Note on Synthetic and Biofuels
I just published a short post on the article: U.S. Air Force Report to Congress Bashes Navy’s Biofuels Program in which I mentioned that I find the people who presume to tell the U.S. Navy how it should be planning to defend our country 30 years hence to be “sadly comical.”
Having said this, I will be surprised if biofuels has a long-term future. Helping my son with his botany this semester has reminded me how little of the energy a plant absorbs from the sun can be made available for human benefit. I predict that PV, CSP, and wind, which are more direct and efficient ways to capture solar energy will win the day.
To the degree we need liquid fuels, I believe that synthetic fuels will emerge to make this happen. And coincidentally, I had an email exchange with Dr. Doty (the developer of WindFuels – syn fuels from off-peak wind) earlier today. I remain bullish on what he’s doing.
“I predict that PV, CSP, and wind, which are more direct and efficient ways to capture solar energy will win the day.

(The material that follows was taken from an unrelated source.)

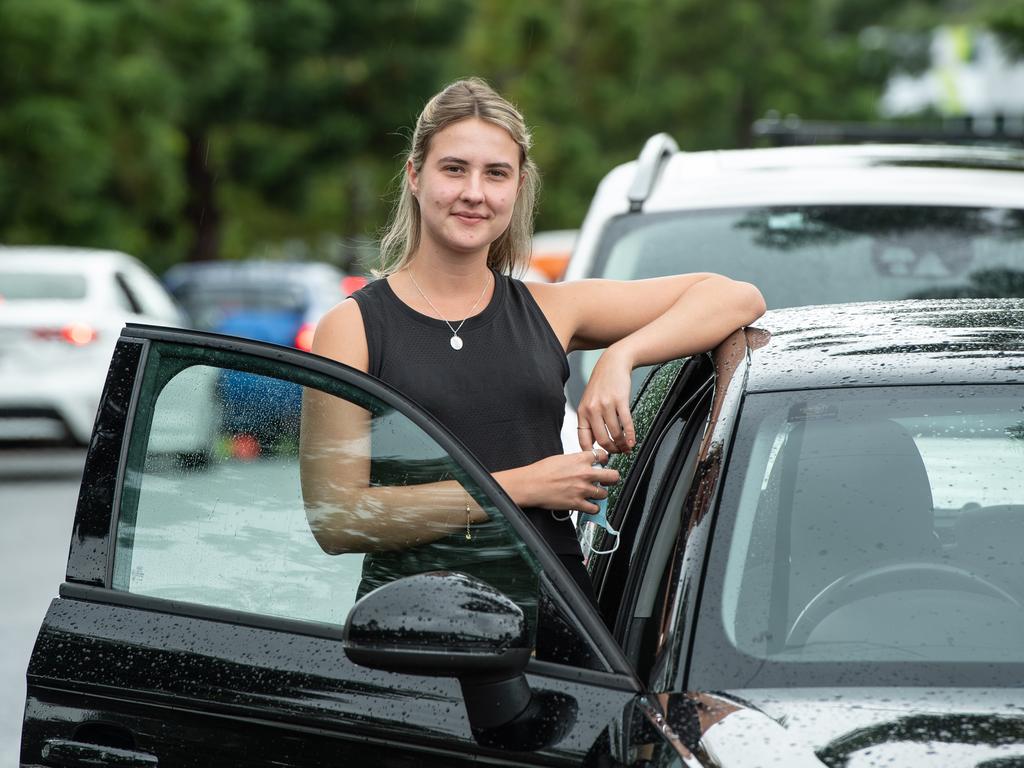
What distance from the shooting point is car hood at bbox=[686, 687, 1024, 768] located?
2.30 m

To the degree we need liquid fuels, I believe that synthetic fuels will emerge to make this happen.”
Craig
To make PV and wind viable at very large scale integration I agree we will need synthetic fuels for energy storage as this is likely to be substantial, probably multi TWh fro countries the size of the UK and chemical fuels are currently the only viable way of storing this sort of quantity of energy. Bulk storage can also substantially improve energy security too. However, I would go further; the ideal fuel may well be solid, what I refer to as ‘Green Coal’ or synthetic carbon, (SynC). The problem is that often the best places for high PV/CSP resources are usually short of water which would be needed to produce the hydrogen to produce liquid fuels, but SynC could be produced with virtually zero net water use.
I think there is a place for now for liquid biofuels and compressed / liquified biogas as a partial transport solution but I do have strong reservations about growing crops specifically to produce liquid fuels.
To me, the biofuels which make most sense are those which utilize by products such as sewage sludge, animal manure and used bedding, food waste, straw, forestry residues such as tree bark – with the processing carried out in a way that recovers trace elements essential to plant growth and returns them to the soil.